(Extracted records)

+ + + +

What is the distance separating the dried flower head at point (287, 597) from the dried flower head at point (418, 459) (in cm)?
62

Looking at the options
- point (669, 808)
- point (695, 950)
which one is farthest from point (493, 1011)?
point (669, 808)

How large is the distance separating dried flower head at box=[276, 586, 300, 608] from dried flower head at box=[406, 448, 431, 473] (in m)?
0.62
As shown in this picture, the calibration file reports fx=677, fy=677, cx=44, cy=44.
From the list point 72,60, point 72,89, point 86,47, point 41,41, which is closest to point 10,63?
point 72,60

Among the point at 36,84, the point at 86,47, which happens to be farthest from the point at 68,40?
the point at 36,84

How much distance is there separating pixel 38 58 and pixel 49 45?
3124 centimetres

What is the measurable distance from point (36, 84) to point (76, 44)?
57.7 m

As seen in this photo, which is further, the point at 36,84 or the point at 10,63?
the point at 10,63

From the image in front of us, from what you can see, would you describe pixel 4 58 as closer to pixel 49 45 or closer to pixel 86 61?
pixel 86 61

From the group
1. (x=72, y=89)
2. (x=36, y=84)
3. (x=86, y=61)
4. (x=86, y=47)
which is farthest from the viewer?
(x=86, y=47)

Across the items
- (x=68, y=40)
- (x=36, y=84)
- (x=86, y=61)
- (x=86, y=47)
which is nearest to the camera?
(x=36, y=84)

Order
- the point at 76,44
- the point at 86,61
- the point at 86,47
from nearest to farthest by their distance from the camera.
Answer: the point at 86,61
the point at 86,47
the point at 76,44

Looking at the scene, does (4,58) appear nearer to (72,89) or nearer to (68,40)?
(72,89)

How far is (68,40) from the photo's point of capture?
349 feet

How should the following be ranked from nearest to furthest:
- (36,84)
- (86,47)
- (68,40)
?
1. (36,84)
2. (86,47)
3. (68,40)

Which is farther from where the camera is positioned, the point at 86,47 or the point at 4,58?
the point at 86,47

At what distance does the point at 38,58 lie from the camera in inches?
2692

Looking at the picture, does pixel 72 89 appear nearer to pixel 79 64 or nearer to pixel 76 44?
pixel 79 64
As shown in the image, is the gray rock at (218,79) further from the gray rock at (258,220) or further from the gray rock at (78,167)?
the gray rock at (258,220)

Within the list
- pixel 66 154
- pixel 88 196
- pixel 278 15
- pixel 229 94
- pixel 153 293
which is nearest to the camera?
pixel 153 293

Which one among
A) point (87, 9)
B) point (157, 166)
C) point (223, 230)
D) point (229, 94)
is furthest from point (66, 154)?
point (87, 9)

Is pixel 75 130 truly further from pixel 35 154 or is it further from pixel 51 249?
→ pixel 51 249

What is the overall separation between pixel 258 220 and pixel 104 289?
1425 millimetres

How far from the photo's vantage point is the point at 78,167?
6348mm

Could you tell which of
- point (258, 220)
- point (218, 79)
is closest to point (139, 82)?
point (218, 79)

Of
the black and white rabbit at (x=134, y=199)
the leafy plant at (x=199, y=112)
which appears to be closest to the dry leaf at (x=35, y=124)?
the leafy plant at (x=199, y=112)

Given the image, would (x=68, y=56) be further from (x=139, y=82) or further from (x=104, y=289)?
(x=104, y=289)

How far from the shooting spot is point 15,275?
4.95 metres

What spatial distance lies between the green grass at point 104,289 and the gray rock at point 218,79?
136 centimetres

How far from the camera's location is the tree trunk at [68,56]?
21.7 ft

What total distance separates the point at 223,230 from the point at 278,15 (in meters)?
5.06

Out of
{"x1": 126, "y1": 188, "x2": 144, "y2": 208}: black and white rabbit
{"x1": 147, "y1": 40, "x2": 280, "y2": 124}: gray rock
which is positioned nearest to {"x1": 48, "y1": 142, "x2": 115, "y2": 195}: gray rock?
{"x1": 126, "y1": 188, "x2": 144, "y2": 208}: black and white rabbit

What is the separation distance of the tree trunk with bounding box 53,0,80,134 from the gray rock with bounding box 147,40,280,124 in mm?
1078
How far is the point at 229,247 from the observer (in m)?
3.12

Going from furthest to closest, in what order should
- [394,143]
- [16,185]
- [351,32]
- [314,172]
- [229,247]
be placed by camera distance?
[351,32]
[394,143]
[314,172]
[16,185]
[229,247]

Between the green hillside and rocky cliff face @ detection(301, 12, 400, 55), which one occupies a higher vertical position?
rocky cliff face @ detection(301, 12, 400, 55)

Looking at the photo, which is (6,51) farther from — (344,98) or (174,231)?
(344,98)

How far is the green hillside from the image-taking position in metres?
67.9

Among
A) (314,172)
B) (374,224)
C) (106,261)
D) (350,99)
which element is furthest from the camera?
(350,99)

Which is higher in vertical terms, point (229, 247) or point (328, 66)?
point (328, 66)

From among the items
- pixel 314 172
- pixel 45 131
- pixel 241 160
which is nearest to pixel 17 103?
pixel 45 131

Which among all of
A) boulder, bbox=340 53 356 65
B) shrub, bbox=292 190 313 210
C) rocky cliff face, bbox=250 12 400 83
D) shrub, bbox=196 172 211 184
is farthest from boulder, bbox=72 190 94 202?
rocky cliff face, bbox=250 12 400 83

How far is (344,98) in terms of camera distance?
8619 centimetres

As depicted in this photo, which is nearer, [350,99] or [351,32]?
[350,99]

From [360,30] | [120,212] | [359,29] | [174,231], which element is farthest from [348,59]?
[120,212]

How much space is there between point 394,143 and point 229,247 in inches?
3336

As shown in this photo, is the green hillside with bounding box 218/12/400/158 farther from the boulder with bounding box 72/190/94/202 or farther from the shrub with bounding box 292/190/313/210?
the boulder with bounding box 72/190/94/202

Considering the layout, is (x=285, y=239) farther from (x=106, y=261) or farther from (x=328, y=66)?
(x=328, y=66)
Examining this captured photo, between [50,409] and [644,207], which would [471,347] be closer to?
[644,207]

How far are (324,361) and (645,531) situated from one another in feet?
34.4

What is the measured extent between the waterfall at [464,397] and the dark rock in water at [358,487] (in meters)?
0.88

+ + + +

The exercise: Write out all of the records above word for word, with nothing left out or changed.

Completed exercise:
What is the distance separating the dried flower head at point (287, 597) from the dried flower head at point (418, 459) (in cm)?
62

Looking at the options
- point (669, 808)
- point (695, 950)
which one is farthest from point (493, 1011)?
point (669, 808)

How large is the distance separating dried flower head at box=[276, 586, 300, 608] from dried flower head at box=[406, 448, 431, 473] (in m)?
0.62
As shown in this picture, the calibration file reports fx=677, fy=677, cx=44, cy=44.
From the list point 72,60, point 72,89, point 86,47, point 41,41, which is closest to point 10,63?
point 72,60

Among the point at 36,84, the point at 86,47, which happens to be farthest from the point at 68,40?
the point at 36,84

How much distance is there separating pixel 38 58 and pixel 49 45?
3124 centimetres

What is the measurable distance from point (36, 84) to point (76, 44)?
57.7 m

As seen in this photo, which is further, the point at 36,84 or the point at 10,63?
the point at 10,63

From the image in front of us, from what you can see, would you describe pixel 4 58 as closer to pixel 49 45 or closer to pixel 86 61?
pixel 86 61

From the group
1. (x=72, y=89)
2. (x=36, y=84)
3. (x=86, y=61)
4. (x=86, y=47)
which is farthest from the viewer?
(x=86, y=47)

Across the items
- (x=68, y=40)
- (x=36, y=84)
- (x=86, y=61)
- (x=86, y=47)
which is nearest to the camera?
(x=36, y=84)

Order
- the point at 76,44
- the point at 86,61
- the point at 86,47
from nearest to farthest by their distance from the camera.
Answer: the point at 86,61
the point at 86,47
the point at 76,44

Looking at the scene, does (4,58) appear nearer to (72,89) or nearer to (68,40)?
(72,89)

How far is (68,40) from the photo's point of capture?
349 feet

How should the following be ranked from nearest to furthest:
- (36,84)
- (86,47)
- (68,40)
?
1. (36,84)
2. (86,47)
3. (68,40)

Which is farther from where the camera is positioned, the point at 86,47 or the point at 4,58?
the point at 86,47

At what distance does the point at 38,58 lie from the camera in inches?
2692

Looking at the picture, does pixel 72 89 appear nearer to pixel 79 64 or nearer to pixel 76 44?
pixel 79 64
As shown in the image, is the gray rock at (218,79) further from the gray rock at (258,220) or further from the gray rock at (78,167)?
the gray rock at (258,220)

Within the list
- pixel 66 154
- pixel 88 196
- pixel 278 15
- pixel 229 94
- pixel 153 293
which is nearest to the camera?
pixel 153 293

Which one among
A) point (87, 9)
B) point (157, 166)
C) point (223, 230)
D) point (229, 94)
is furthest from point (66, 154)?
point (87, 9)

Is pixel 75 130 truly further from pixel 35 154 or is it further from pixel 51 249?
→ pixel 51 249

What is the overall separation between pixel 258 220 and pixel 104 289?
1425 millimetres

How far from the photo's vantage point is the point at 78,167?
6348mm

Could you tell which of
- point (258, 220)
- point (218, 79)
is closest to point (139, 82)?
point (218, 79)

Of
the black and white rabbit at (x=134, y=199)
the leafy plant at (x=199, y=112)
which appears to be closest to the dry leaf at (x=35, y=124)?
the leafy plant at (x=199, y=112)

Given the image, would (x=68, y=56) be further from (x=139, y=82) or further from (x=104, y=289)?
(x=104, y=289)

How far from the shooting spot is point 15,275?
4.95 metres

What spatial distance lies between the green grass at point 104,289 and the gray rock at point 218,79?
136 centimetres

How far from the camera's location is the tree trunk at [68,56]?
21.7 ft

What total distance separates the point at 223,230 from the point at 278,15 (in meters)?
5.06

Out of
{"x1": 126, "y1": 188, "x2": 144, "y2": 208}: black and white rabbit
{"x1": 147, "y1": 40, "x2": 280, "y2": 124}: gray rock
which is positioned nearest to {"x1": 48, "y1": 142, "x2": 115, "y2": 195}: gray rock?
{"x1": 126, "y1": 188, "x2": 144, "y2": 208}: black and white rabbit

What is the separation distance of the tree trunk with bounding box 53,0,80,134 from the gray rock with bounding box 147,40,280,124 in mm?
1078
How far is the point at 229,247 from the observer (in m)?
3.12

Going from furthest to closest, in what order should
- [394,143]
- [16,185]
- [351,32]
- [314,172]
- [229,247]
be placed by camera distance?
[351,32]
[394,143]
[314,172]
[16,185]
[229,247]

Between the green hillside and rocky cliff face @ detection(301, 12, 400, 55), which one occupies a higher vertical position?
rocky cliff face @ detection(301, 12, 400, 55)

Looking at the photo, which is (6,51) farther from — (344,98) or (174,231)?
(344,98)

How far is the green hillside from the image-taking position in metres?
67.9

Among
A) (314,172)
B) (374,224)
C) (106,261)
D) (350,99)
which element is furthest from the camera?
(350,99)

Which is higher in vertical terms, point (229, 247) or point (328, 66)?
point (328, 66)

From among the items
- pixel 314 172
- pixel 45 131
- pixel 241 160
which is nearest to pixel 17 103?
pixel 45 131

Which among all of
A) boulder, bbox=340 53 356 65
B) shrub, bbox=292 190 313 210
C) rocky cliff face, bbox=250 12 400 83
D) shrub, bbox=196 172 211 184
is farthest from boulder, bbox=72 190 94 202?
rocky cliff face, bbox=250 12 400 83

How far is (344,98) in terms of camera distance?
8619 centimetres

As depicted in this photo, which is nearer, [350,99] or [351,32]?
[350,99]

From [360,30] | [120,212] | [359,29] | [174,231], which element is farthest from [348,59]?
[120,212]

How much space is there between point 394,143 and point 229,247 in inches?
3336

As shown in this photo, is the green hillside with bounding box 218/12/400/158 farther from the boulder with bounding box 72/190/94/202 or farther from the shrub with bounding box 292/190/313/210?
the boulder with bounding box 72/190/94/202

Considering the layout, is (x=285, y=239) farther from (x=106, y=261) or farther from (x=328, y=66)?
(x=328, y=66)
Examining this captured photo, between [50,409] and [644,207], which would [471,347] be closer to?
[644,207]

How far are (324,361) and (645,531) situated from one another in feet?
34.4

What is the measured extent between the waterfall at [464,397] and the dark rock in water at [358,487] (in meters)?
0.88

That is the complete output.